I didn't sleep the night before we left because I was so excited/anxious. I didn't sleep the night we got there because I was so excited/anxious about going to Who Wants to Be a Millionaire the next morning. (You heard me). I kind of slept the next night after seeing Memphis on Broadway and eating the best food on earth. I slept a tiny bit better the next night in Brooklyn after singing my guts out at New York's most famous piano bar, "Don't Tell Mama". I slept a little the next night knowing I'd be saying goodbye to my friends and staying an extra day and a half by myself. And I got in only a few hours the next night because I was so excited/anxious to fly home and see my boys. I had my ambien, my xanax, my ativan...and I still couldn't sleep. I hate anxiety and post traumatic stress. I often ask myself, "How do I LIVE?" I guess the lady that never sleeps fits right into the city that never does. But it isn't fun.
I was on a the verge of a nervous breakdown the whole time. I loved it and hated it. I was exhausted and thrilled. I was overwhelmed and giddy and sweaty and humid. I ran my butt off in Central Park and was elated. ELATED. I ran my butt off for two days in Brooklyn Heights and couldn't handle the awesomeness. There is no charge for awesomeness.
I ate food so good I wanted to cry. I missed Lucy deeper and more terribly than ever and thought I would explode and when they examined the evidence it would be all tears and grief. I missed Peter something fierce and could have hyperventilated on the drop of a dime just thinking about it.
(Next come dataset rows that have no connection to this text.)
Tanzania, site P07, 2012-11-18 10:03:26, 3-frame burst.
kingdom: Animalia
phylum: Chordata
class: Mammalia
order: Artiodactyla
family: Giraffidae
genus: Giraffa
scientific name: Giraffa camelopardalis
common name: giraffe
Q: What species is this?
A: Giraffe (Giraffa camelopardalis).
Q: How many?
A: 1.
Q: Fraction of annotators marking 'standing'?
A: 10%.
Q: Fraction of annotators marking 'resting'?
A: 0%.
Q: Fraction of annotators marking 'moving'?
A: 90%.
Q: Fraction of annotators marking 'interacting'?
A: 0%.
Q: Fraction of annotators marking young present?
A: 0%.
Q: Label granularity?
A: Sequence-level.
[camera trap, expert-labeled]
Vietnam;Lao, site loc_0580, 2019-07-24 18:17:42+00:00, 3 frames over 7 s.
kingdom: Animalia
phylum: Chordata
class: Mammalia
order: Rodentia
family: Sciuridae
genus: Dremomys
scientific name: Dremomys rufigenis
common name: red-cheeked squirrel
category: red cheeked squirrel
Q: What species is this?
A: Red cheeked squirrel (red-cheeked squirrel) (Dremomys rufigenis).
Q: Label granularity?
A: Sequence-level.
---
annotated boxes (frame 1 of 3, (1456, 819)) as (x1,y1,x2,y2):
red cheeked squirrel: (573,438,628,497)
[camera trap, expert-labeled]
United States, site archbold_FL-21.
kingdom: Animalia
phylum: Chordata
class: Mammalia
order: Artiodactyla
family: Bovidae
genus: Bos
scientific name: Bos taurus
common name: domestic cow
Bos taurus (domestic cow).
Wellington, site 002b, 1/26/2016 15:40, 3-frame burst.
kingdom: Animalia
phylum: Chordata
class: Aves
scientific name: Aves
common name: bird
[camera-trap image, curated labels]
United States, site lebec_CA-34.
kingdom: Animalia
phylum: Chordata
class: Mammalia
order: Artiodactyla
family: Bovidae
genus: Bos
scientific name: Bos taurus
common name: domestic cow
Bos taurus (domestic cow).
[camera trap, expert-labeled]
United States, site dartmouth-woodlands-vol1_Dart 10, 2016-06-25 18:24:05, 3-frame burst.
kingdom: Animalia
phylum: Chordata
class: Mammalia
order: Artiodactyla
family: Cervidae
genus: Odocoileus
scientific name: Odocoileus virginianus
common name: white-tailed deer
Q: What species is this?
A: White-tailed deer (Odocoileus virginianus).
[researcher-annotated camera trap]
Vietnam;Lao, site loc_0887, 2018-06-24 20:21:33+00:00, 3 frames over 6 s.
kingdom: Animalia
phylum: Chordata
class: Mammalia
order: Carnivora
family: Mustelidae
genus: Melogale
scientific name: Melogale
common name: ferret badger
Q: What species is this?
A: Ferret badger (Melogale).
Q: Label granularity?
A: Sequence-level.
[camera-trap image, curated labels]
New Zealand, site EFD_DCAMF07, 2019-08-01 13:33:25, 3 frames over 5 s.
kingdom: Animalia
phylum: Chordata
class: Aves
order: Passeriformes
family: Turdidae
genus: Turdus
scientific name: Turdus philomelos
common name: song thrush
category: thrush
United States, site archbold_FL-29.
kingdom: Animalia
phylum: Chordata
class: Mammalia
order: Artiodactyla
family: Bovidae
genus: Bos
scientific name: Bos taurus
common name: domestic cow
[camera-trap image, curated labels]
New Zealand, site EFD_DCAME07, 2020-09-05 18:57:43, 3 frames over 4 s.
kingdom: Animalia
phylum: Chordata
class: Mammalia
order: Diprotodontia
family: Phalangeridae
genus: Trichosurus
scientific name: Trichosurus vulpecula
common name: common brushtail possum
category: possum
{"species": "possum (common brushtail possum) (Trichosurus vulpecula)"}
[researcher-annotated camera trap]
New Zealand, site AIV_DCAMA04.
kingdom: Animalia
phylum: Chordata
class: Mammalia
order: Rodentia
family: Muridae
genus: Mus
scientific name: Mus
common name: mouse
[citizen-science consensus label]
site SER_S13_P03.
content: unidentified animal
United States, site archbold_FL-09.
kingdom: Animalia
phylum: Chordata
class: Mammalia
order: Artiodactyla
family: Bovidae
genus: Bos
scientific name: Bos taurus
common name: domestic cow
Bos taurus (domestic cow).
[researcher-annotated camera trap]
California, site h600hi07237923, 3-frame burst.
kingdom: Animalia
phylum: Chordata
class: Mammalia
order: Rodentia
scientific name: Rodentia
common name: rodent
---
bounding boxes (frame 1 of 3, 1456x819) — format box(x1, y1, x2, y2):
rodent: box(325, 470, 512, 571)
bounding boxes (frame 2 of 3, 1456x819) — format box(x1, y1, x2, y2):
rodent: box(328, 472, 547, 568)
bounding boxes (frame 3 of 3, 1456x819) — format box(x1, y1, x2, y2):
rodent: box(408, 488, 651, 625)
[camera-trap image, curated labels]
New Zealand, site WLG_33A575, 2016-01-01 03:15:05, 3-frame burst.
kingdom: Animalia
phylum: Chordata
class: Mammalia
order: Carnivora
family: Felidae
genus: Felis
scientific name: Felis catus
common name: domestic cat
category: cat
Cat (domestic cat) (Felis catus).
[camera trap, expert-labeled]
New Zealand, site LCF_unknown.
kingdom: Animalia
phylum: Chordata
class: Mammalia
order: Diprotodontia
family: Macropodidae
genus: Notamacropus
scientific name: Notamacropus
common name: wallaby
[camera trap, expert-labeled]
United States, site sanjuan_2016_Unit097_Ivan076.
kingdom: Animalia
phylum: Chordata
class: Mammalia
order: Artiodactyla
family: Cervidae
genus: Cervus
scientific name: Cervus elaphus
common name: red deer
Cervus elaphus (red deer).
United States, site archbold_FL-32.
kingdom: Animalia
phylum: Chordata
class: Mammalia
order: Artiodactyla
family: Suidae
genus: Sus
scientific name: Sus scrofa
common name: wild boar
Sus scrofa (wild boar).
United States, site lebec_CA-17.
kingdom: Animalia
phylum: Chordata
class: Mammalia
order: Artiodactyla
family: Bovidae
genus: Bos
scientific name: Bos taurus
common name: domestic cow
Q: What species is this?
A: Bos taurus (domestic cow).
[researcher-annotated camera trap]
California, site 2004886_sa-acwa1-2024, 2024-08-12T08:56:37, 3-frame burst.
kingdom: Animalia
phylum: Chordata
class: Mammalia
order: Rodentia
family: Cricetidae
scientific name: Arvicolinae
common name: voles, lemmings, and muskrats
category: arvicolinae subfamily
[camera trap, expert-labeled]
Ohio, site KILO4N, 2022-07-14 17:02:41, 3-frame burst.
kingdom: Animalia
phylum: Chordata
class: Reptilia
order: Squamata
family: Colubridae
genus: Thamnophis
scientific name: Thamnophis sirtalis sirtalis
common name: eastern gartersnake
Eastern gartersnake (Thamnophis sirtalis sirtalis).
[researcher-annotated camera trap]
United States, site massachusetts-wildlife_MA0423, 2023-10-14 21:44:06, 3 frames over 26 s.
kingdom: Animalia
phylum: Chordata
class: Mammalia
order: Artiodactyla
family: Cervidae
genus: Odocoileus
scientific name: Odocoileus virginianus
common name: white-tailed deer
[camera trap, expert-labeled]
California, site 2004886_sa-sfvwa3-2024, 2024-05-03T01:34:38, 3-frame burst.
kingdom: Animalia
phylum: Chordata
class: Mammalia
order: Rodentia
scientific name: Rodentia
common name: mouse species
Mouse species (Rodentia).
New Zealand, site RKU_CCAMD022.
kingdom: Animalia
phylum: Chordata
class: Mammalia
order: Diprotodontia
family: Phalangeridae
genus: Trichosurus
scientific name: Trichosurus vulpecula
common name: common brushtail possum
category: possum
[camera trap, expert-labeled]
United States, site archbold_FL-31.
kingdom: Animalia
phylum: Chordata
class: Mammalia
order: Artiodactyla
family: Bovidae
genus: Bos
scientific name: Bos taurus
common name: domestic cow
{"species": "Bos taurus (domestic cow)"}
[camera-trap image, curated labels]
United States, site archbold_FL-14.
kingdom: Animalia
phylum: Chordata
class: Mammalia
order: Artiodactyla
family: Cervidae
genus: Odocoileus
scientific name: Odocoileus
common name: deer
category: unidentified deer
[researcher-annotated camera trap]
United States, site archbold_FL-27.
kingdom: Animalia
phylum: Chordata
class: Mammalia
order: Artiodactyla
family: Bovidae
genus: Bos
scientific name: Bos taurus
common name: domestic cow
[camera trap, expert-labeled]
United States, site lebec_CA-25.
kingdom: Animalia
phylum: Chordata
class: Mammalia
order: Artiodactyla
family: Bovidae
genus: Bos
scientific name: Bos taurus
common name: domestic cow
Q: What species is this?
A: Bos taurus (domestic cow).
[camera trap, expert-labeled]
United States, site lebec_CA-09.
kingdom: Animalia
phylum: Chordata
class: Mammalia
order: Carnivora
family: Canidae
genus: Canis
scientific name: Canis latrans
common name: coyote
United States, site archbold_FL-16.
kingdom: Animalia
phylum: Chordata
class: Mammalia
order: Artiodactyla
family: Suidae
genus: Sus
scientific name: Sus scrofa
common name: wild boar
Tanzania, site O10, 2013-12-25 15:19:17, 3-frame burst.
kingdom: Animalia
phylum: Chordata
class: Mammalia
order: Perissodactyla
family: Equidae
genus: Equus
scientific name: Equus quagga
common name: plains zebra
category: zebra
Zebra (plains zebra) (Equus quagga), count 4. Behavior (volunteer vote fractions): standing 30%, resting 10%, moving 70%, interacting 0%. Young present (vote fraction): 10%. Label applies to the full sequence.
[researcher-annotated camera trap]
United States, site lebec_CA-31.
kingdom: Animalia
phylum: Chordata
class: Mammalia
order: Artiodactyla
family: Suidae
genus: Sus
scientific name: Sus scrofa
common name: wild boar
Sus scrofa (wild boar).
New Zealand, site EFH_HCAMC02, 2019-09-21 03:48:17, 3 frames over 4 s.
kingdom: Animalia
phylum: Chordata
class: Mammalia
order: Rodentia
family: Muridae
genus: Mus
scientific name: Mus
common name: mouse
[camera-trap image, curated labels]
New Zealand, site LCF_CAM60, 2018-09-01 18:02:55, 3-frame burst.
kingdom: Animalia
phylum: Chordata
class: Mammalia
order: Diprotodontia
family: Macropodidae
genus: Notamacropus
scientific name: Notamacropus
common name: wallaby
I missed my Vic. A lot. It hurt.
I had the time of my life, I thought I was going to lose my life. I was thrilled to be back in the city, I hated being back in the city. I wanted to live there and be on Broadway, I wondered how I ever handled living there. I wanted to buy everything, I wanted to buy nothing because it was so overwhelming.
I saw Jersey Boys. I laughed, I cried. I danced and sang in my front row seat. Dominic Nolfi (Tommy DeVito) winked at me onstage.
I walked my butt off and packed the wrong clothes. It was hotter than a mother on the 4th of July. The noise. The constant motion. I loved it and hated it.
And I'll post photos later this week with more fun details. (Like the vintage dress I DIDN'T buy at the Upper West Side flea market--more tears. What was I thinking??)